Q2 – Detection of new emerging research topic. How is it possible to extract patterns in the evolution of research areas in order to predict the emergences of new ones? How can historical patterns be used to support the detection of future trends? Is it possible to develop a general approach able to consider the peculiarities of different fields (e.g., Computer Science, Business, Medicine and so on)? How emerging and unnamed research areas can be labelled? How social media can contribute in the detection of research trends?

Q3 – Forecasting of research trends. Can the impact of a research topic be measured just in terms of number of citations and publications? As soon as it has been defined, how the impact of research areas can be forecasted? What kind of forecasting approach should be adopted for research areas that do not yet exist? Which contribution can be given from the social media? 5

Hypotheses

From a philosophical point of view, academic disciplines are specific branches of knowledge which together form the unity of knowledge that has been produced by the scientific endeavour. When two or more disciplines start to cooperate they share their theories, concepts, methods and tools. The results of this cooperation may lead either to the creation of a new interdisciplinary research area or simply to a contribution in knowledge from one area to another. The basic hypothesis is that the creation of a topic is thus anticipated by a number of dynamics involving a variety of research entities, such as other topics, research communities, authors, venues and so on. Therefore, recognizing these dynamics might enable a very early detection of emerging topics.

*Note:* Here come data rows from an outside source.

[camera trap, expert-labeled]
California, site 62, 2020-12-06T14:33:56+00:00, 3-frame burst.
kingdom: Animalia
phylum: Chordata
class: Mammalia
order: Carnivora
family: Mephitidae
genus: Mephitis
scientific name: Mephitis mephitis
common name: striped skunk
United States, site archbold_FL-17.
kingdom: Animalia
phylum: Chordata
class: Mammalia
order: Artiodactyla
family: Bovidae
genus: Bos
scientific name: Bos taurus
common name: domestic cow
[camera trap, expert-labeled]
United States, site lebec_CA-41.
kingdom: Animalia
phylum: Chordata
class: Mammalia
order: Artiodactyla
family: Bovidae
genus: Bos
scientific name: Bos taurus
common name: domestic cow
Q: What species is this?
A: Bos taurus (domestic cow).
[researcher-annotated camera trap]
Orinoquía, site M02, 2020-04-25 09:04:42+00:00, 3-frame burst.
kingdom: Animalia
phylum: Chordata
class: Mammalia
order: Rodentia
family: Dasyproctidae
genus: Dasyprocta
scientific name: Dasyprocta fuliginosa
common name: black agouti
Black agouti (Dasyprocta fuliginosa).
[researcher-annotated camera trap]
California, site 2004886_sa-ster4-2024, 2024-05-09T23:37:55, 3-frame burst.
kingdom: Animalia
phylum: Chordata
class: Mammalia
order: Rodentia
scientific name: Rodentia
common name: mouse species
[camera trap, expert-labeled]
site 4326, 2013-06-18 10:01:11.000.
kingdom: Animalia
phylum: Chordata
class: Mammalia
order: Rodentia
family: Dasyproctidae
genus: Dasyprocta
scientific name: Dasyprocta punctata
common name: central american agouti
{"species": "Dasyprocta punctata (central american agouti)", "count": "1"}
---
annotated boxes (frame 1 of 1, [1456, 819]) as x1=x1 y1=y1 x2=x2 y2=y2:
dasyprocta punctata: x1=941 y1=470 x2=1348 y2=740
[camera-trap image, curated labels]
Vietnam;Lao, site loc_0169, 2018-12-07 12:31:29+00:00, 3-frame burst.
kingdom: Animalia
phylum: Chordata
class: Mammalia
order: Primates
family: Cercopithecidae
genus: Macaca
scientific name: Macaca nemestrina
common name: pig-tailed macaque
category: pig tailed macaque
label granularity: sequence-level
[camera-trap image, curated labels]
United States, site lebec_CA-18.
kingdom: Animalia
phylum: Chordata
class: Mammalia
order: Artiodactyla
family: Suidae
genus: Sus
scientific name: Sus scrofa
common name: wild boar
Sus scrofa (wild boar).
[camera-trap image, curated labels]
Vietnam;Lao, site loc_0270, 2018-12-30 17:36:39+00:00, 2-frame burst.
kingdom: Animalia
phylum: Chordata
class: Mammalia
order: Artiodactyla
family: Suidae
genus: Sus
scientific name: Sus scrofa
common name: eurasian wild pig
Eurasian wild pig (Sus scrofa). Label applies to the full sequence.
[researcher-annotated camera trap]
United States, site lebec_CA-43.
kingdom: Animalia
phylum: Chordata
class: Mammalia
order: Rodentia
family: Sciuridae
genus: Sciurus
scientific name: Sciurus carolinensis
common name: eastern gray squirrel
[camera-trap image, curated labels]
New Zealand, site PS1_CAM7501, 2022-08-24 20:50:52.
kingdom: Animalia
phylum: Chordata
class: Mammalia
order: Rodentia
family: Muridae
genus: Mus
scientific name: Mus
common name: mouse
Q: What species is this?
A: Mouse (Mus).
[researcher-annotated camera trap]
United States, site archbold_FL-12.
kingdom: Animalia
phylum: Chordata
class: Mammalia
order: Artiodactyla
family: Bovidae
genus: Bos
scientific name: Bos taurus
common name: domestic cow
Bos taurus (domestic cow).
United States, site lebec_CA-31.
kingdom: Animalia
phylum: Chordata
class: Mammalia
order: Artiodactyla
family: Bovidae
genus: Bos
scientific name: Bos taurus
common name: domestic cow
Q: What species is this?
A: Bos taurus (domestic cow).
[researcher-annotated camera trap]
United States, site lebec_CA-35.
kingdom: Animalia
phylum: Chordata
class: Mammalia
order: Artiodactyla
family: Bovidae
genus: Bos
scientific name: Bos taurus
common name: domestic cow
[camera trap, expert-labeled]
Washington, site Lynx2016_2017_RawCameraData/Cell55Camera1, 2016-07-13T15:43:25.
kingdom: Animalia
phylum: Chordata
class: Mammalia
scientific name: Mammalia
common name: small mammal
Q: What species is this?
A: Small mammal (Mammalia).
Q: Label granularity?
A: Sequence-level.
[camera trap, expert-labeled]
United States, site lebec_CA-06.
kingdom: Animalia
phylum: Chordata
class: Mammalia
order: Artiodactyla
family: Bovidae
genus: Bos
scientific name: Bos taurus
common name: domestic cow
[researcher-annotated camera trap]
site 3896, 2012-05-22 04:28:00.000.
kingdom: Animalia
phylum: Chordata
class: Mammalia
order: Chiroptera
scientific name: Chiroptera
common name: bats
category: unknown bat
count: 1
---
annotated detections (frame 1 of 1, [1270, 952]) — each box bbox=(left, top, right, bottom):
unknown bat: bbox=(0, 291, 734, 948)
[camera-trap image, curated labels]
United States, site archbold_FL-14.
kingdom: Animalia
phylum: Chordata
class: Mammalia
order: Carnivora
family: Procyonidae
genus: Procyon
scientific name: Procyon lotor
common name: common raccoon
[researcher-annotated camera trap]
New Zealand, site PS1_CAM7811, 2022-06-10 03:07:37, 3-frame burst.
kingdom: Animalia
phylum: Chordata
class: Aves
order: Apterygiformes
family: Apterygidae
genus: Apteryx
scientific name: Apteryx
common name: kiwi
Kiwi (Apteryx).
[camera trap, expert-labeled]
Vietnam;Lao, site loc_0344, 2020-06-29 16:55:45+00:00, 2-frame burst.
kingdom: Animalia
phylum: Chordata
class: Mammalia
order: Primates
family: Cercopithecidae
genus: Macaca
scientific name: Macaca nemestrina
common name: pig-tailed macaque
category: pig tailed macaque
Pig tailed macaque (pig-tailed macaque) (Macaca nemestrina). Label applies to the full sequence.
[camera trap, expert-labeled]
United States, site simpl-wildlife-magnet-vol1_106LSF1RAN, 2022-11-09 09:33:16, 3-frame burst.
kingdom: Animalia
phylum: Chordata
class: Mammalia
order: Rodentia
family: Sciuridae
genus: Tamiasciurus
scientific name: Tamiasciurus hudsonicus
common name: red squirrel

Scholarly data can be used to analyse a huge amount of research elements such as papers, authors, affiliations, venues, topic and communities [ 19 ]. All these research elements are inherently interconnected by relations that can be defined as either explicit or implicit. Figure 1 shows, as an example, the six basic explicit connections between the research elements according to our model.

These explicit connections can be used to derive a number of second order connections, e.g. a topic is also associated with publication venues through relevant papers published in venues. These relationships can be analysed diachronically to derive the dynamics that led to the emergence of a topic and to estimate how they affect its future impact. For example, if two communities start to share research interests or authors, this may lead to the fact that a common new topic is developing. In a nutshell, the fundamental hypothesis at the basis of this PhD is that by exploiting the large variety of scholarly data which are now available, as well as modelling their semantic relationships, it will be possible to perform detection and forecasting of research trends even in a relative small interval of time. In addition, since many researchers are actively involved on social networks, I believe that analysing data from social media can also provide an effective support for the detection of research dynamics. 6

Approach

The approach is structured according to the proposed research questions. Basically, it is organised in four main steps.

Data integration. In this first phase I plan to integrate a variety of heterogeneous data sources, including both scholarly metadata and less traditional sources of knowledge, such as tweets, blogs post, slides and so on. The output will be a comprehensive knowledge base containing both the research entities from Figure 1 and entities from social media (authors’ profiles, number of followers, analytics, etc.). I will identify topics and communities by extending state of the art techniques. In particular, I plan to treat topics semantically, by describing their relationships using the topic networks produced by the Klink algorithm [ 17 ]. I am also planning to use the approach for detecting topic-based research communities described in [ 19 ], since it explicitly links communities and topics.

The rich network of semantic relationship between the research elements will be described by an ontology and it will be populated by semi-automatic statistical methods. To build it, I plan to extend the topic network created by Klink with the research entities discussed in section 5 and their relationships. The analysis of these relationships and how they change in time will support the next steps of the approach.

Exploration of the Research Dynamics. In this step, the dynamics involving research elements correlated with the emergence of new topics will be investigated. To do so, I plan to verify empirically a number of hypotheses about these dynamics. In particular, I will analyse a number of topics which appear in the 2000-2010 interval and verify if their emergence is correlated with a number of dynamics, such as the raise of co-publications of related research areas, the increase of collaborations between authors of related areas, shifts of interests or migration phenomena in related communities, transfer of topics between related venues, and so on.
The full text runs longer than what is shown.